── Ausgangstext ──

Von Uwe Seidenfaden 07.11.2017, 02:00

Magdeburg l Gefragt nach den häufigsten Todesursachen nennen die meisten Bundesbürger Herzinfarkt, Schlaganfall und Krebs. Vergessen werden oftmals die Lungenentzündungen (Pneumonien). Nach Schätzungen des deutschen Kompetenznetzes CapNet – einem ärztlichen Expertengremium, das bundesweit wissenschaftliche Studien durchführt - erkranken jährlich 350.000 bis 500.000 Menschen zu Hause an einer Lungenentzündung.

In Deutschland ist die Lungenentzündung unter allen Infektionskrankheiten die häufigste Todesursache. Unter den an einer Pneumonie gestorbenen Menschen waren so beliebte Schauspieler wie Heinz Schubert (Ein Herz und eine Seele), Leslie Nielson (Die nackte Kanone) und Heinz Weiss (Traumschiff-Kapitän), aber auch die Jazz-Legende Miles Davis und der berüchtigte Gangsterboss Al Capone.

───
── Verfügbare Daten ──

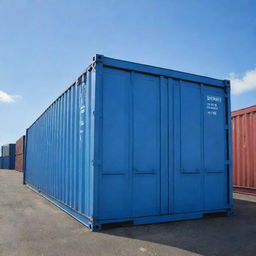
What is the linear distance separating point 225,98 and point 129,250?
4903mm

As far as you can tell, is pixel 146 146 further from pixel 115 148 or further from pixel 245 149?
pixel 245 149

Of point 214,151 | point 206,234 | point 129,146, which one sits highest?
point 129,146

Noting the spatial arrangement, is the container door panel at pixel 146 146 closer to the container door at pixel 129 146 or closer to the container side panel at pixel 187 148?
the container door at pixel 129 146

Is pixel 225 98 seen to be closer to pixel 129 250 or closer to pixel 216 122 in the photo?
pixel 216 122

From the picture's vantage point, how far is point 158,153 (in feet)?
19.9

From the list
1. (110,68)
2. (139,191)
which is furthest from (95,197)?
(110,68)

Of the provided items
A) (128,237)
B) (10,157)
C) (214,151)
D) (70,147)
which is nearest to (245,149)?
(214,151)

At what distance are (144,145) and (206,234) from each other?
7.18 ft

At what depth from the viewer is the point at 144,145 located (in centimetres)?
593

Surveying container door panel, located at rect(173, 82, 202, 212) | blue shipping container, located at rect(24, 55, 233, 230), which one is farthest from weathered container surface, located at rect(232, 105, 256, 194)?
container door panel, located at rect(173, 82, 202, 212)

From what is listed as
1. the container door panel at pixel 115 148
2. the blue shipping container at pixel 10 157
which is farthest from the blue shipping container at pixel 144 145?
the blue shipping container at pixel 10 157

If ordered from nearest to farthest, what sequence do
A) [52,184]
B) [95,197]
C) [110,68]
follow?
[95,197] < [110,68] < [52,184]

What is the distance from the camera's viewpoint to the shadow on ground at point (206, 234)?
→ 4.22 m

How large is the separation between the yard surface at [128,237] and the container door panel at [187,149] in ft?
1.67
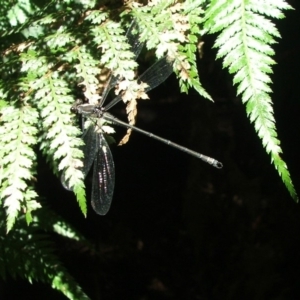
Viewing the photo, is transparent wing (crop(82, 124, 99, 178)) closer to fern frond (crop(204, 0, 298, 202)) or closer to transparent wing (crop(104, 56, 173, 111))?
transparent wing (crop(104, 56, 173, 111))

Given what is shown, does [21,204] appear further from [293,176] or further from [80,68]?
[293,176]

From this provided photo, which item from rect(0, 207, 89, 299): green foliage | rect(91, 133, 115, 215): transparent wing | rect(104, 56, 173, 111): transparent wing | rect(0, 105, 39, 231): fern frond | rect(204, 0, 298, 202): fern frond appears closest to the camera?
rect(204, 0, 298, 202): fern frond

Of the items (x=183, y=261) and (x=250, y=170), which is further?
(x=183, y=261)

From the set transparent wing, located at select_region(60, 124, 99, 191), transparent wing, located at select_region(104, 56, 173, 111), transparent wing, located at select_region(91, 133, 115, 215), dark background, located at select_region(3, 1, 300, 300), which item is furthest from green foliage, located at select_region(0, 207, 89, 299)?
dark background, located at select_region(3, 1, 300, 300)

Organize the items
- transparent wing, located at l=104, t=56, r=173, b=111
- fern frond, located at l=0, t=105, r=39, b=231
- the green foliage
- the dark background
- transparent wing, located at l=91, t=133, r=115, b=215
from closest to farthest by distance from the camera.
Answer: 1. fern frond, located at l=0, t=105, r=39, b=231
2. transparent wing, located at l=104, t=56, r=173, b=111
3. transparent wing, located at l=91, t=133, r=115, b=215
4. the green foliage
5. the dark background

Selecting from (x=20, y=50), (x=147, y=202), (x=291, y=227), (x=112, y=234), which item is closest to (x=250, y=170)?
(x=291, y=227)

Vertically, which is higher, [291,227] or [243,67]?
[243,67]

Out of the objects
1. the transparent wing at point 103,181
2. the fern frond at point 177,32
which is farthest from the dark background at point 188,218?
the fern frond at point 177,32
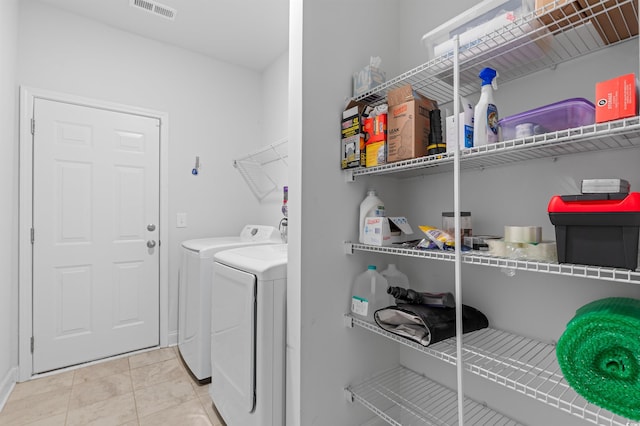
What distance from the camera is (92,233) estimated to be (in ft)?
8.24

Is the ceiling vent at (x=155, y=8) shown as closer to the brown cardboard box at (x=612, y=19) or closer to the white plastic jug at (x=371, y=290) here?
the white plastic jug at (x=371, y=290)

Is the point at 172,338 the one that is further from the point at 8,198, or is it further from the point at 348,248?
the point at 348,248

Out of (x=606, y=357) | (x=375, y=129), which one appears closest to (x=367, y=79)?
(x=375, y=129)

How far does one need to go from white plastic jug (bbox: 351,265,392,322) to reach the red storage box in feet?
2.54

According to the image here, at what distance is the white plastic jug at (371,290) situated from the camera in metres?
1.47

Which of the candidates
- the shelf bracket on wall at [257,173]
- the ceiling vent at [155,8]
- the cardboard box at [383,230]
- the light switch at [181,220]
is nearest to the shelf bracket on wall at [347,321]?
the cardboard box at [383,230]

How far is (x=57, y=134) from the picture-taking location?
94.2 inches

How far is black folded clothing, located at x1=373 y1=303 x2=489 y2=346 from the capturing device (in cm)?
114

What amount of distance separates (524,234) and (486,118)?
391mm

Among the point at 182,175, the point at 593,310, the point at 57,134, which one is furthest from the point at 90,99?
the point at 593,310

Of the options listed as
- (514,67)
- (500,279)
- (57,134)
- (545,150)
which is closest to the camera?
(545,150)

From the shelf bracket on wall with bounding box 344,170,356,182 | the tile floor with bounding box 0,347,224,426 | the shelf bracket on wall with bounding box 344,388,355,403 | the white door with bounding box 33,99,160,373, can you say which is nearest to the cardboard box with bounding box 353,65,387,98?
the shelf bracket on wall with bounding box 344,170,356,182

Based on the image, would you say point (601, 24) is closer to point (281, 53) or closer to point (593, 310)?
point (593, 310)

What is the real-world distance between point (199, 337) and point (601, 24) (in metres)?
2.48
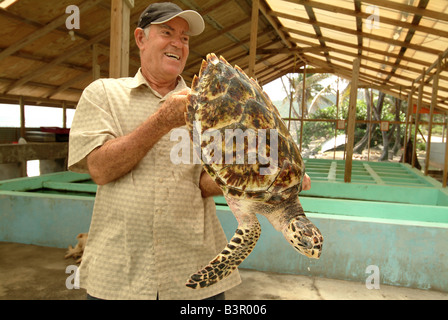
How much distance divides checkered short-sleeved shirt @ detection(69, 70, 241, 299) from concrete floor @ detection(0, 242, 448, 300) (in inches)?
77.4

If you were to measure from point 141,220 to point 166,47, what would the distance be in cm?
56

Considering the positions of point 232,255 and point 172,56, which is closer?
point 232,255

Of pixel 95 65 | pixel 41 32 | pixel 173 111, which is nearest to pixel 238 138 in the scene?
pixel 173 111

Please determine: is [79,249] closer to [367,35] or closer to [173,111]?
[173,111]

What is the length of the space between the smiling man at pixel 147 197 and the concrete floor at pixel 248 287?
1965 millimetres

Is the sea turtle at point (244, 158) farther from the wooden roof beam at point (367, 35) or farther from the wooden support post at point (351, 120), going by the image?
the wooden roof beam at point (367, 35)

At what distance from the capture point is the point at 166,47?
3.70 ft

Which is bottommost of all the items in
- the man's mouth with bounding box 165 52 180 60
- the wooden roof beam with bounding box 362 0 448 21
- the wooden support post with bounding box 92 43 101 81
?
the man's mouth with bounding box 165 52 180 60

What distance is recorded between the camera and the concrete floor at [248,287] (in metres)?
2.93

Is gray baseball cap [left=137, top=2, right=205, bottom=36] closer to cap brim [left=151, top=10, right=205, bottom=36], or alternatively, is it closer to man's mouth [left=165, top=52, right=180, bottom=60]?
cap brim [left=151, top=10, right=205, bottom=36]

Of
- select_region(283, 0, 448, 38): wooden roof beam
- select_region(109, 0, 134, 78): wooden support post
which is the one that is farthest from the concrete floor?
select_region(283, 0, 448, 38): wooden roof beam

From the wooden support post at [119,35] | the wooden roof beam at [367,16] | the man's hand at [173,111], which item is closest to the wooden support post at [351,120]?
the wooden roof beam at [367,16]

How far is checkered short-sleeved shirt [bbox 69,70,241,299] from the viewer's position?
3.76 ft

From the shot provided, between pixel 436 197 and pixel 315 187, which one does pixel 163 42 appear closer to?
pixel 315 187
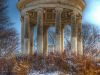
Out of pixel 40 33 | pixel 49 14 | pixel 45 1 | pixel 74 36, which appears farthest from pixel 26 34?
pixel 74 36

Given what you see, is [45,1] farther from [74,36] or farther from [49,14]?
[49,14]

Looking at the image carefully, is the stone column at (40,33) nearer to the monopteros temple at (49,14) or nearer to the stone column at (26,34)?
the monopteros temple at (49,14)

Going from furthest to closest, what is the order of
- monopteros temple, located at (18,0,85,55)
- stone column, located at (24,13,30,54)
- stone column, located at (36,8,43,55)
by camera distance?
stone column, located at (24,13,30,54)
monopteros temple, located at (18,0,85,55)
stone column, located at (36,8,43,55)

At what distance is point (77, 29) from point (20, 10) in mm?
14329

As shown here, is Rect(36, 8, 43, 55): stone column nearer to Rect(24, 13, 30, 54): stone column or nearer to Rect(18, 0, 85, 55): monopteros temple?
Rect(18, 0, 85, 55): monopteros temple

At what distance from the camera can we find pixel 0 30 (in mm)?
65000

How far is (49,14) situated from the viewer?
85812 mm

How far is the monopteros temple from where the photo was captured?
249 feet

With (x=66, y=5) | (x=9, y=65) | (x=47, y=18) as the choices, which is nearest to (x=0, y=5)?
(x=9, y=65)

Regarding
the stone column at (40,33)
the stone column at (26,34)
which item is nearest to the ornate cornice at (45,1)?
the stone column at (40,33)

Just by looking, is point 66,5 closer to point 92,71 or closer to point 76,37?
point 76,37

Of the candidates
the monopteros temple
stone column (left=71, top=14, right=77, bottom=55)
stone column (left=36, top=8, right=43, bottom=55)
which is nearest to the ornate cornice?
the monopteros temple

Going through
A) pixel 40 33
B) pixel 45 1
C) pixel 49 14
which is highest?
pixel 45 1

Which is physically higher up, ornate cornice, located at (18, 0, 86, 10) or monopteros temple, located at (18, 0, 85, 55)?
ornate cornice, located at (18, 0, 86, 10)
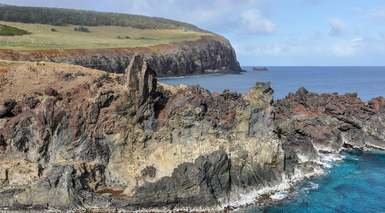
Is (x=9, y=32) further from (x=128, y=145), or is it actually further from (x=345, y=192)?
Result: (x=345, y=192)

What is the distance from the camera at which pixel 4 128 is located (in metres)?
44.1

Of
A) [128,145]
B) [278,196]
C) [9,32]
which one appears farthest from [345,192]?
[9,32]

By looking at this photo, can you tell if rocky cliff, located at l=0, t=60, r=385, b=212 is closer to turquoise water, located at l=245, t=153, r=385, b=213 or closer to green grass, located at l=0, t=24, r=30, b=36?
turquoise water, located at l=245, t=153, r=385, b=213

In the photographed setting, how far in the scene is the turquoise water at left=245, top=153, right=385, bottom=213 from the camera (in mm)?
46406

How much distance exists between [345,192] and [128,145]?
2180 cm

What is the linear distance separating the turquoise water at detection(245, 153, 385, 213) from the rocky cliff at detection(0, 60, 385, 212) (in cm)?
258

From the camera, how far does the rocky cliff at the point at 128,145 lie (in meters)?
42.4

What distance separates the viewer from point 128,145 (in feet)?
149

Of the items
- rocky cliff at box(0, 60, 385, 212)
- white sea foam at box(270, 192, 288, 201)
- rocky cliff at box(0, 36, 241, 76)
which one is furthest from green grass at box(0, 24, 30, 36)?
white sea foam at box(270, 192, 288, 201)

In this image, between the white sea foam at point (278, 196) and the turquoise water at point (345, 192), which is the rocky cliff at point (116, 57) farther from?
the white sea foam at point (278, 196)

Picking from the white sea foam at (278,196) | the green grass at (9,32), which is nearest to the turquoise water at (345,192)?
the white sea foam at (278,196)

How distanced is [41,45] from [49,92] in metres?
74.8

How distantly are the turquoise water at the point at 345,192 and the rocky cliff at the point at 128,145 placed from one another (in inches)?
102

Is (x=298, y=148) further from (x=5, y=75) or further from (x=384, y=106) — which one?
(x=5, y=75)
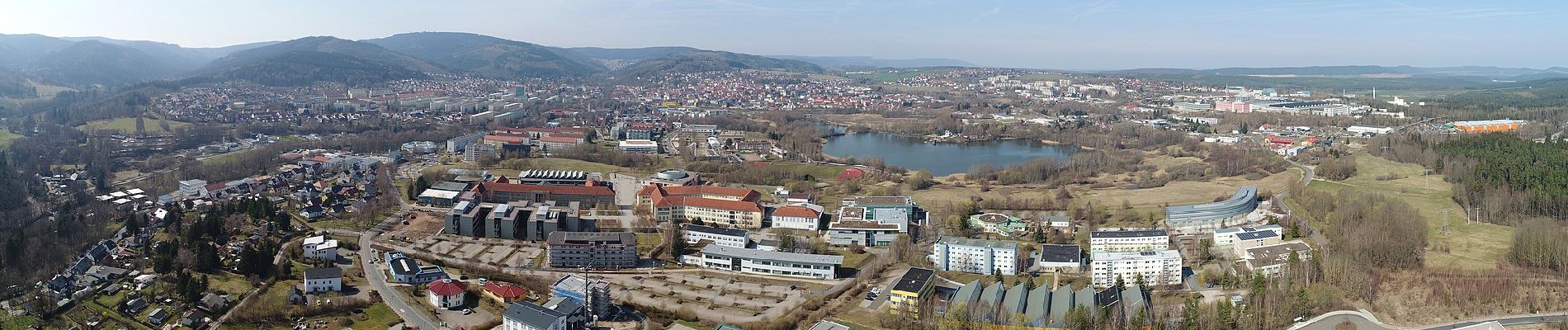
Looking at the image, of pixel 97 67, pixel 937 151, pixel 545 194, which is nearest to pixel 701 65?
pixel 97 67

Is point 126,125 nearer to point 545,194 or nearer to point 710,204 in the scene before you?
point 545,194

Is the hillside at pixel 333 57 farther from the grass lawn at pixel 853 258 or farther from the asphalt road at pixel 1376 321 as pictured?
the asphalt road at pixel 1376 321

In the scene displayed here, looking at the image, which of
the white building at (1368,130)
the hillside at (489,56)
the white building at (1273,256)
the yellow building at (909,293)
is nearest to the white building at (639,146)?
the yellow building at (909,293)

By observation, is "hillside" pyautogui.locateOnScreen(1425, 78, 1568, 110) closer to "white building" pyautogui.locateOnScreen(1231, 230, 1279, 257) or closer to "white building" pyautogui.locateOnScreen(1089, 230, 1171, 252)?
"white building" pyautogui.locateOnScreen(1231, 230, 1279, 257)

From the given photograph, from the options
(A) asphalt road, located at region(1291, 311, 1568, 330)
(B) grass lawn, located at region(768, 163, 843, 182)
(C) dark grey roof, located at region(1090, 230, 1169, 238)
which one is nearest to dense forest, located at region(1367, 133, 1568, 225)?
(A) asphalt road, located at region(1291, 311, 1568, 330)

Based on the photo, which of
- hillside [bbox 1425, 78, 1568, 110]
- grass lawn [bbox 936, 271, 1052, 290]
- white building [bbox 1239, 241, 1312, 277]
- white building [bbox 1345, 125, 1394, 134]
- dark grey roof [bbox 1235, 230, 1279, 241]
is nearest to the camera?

───

§ **Aufgaben**
#1 Schreib den Absatz im Ausgangstext über Lungenentzündungen, der mit „In Deutschland ist die Lungenentzündung“ beginnt, als kurze Liste um. Die wichtigsten Fakten sollen erhalten bleiben.
#2 Setz den Ausgangstext über Lungenentzündungen nach seinem letzten Satz mit einem weiteren Absatz fort.

§ **Lösungen**
#1
- Lungenentzündung: in Deutschland die häufigste Todesursache unter allen Infektionskrankheiten
- Daran gestorben sind beliebte Schauspieler: Heinz Schubert (Ein Herz und eine Seele), Leslie Nielson (Die nackte Kanone), Heinz Weiss (Traumschiff-Kapitän)
- Außerdem daran gestorben: Jazz-Legende Miles Davis und Gangsterboss Al Capone

#2
Die Pneumonie ist eine Entzündung des Lungengewebes, insbesondere der mikroskopisch kleinen Lungenbläschen, die unerlässlich für die Atmung sind. „Häufigster Verursacher der Entzündung ist ein Bakterium namens Streptococcus pneumoniae“, so Professor Dr. Jens Schreiber, Direktor der Klinik für Pneumologie am Magdeburger Uniklinikum Magdeburg. Die meisten Menschen tragen diesen Keim zeitlebens in der Nasenschleimhaut, ohne dass sie es bemerken. Ein gesundes Immunsystem hält die Bakterien unter Kontrolle. In den sonnenarmen Herbst- und Wintermonaten rebellieren Bakterien und Viren öfter gegen die Körperabwehr. Wechselnde Aufenthalte in Räumen mit warmer, trockener Luft und der nasskalten Außenwelt machen es ihnen leicht. Und wenn dann auch noch Atemgifte wie Zigarettenrauch und chronische Erkrankungen wie COPD, Diabetes mellitus oder eine Herzschwäche hinzukommen, können sich die Mikroben gut vermehren und bis in die kleinsten Lungengefäße vordringen. Dort führen sie durch Entzündungsreaktionen zu massiven Zellschäden, gelangen in den Blutkreislauf und können dann in kurzer Zeit lebenswichtige Organe lahmlegen. Die sogenannte Sepsis zählt zu den sehr ernsten Komplikationen, die nicht selten zum Tod führen.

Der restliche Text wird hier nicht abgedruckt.